- **Activity**
The reply is to contain the full listing, repeated exactly, with pictures left out.

- **Supplied records**
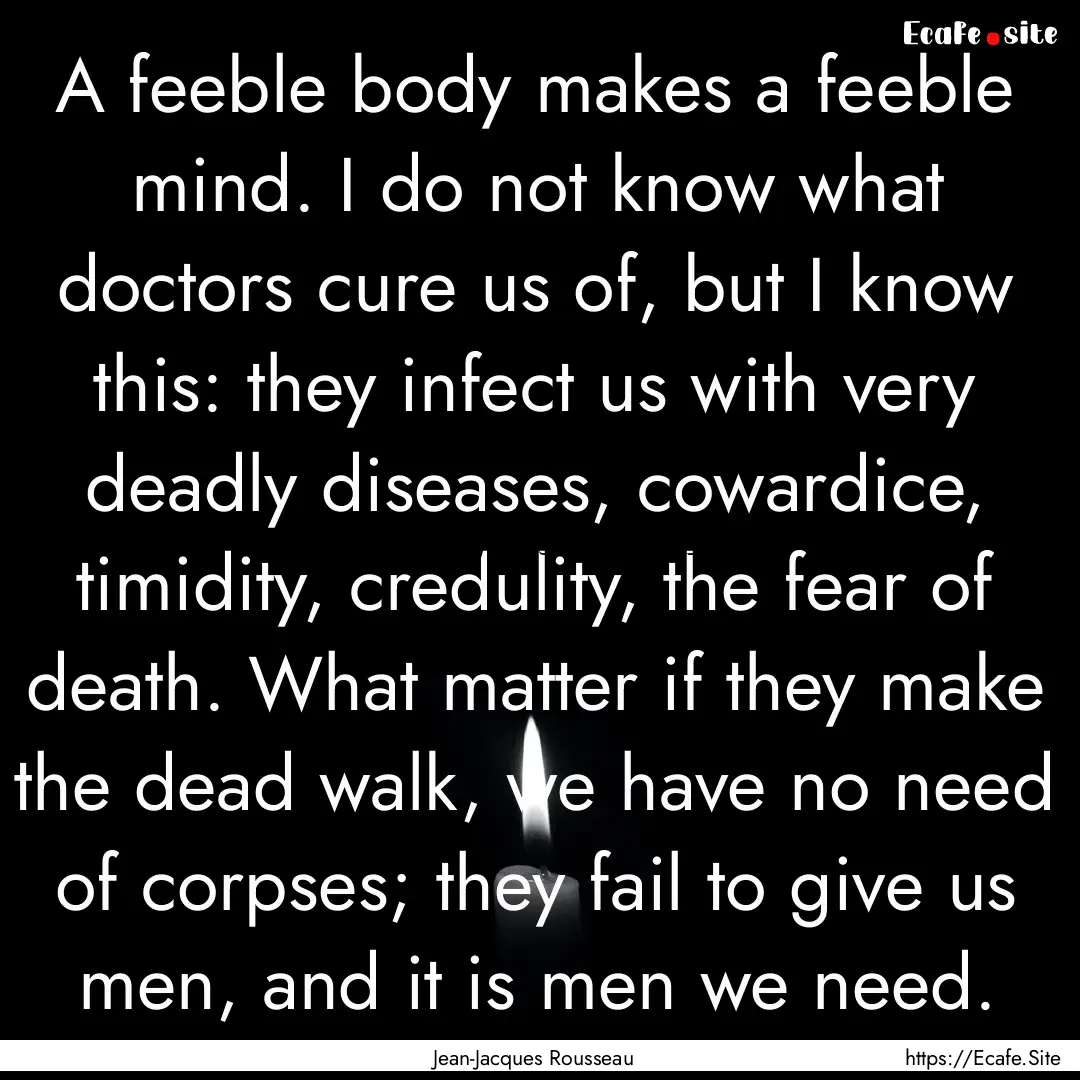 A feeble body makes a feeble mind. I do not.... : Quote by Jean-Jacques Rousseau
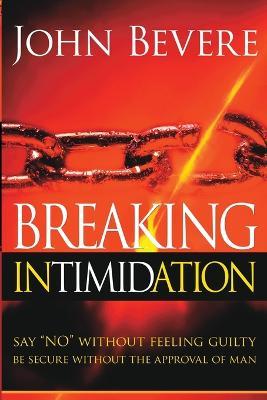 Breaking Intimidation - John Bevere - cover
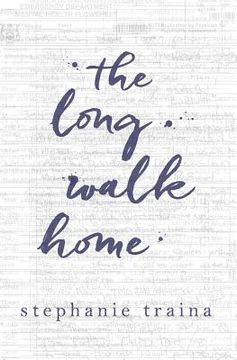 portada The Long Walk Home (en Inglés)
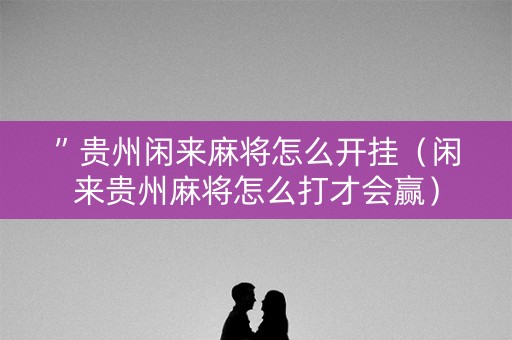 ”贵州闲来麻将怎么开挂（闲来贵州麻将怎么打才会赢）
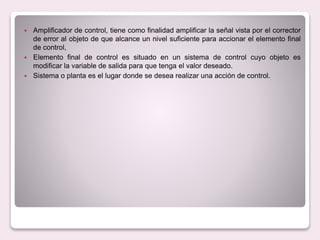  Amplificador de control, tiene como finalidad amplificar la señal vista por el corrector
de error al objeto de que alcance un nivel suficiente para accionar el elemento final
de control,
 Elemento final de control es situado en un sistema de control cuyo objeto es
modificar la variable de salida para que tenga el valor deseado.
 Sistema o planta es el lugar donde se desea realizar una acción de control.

- **Written solution**
 A feeble body makes a feeble mind. I do not.... : Quote by Jean-Jacques Rousseau
 Breaking Intimidation - John Bevere - cover
 portada The Long Walk Home (en Inglés)
 ”贵州闲来麻将怎么开挂（闲来贵州麻将怎么打才会赢）
  Amplificador de control, tiene como finalidad amplificar la señal vista por el corrector
de error al objeto de que alcance un nivel suficiente para accionar el elemento final
de control,
 Elemento final de control es situado en un sistema de control cuyo objeto es
modificar la variable de salida para que tenga el valor deseado.
 Sistema o planta es el lugar donde se desea realizar una acción de control.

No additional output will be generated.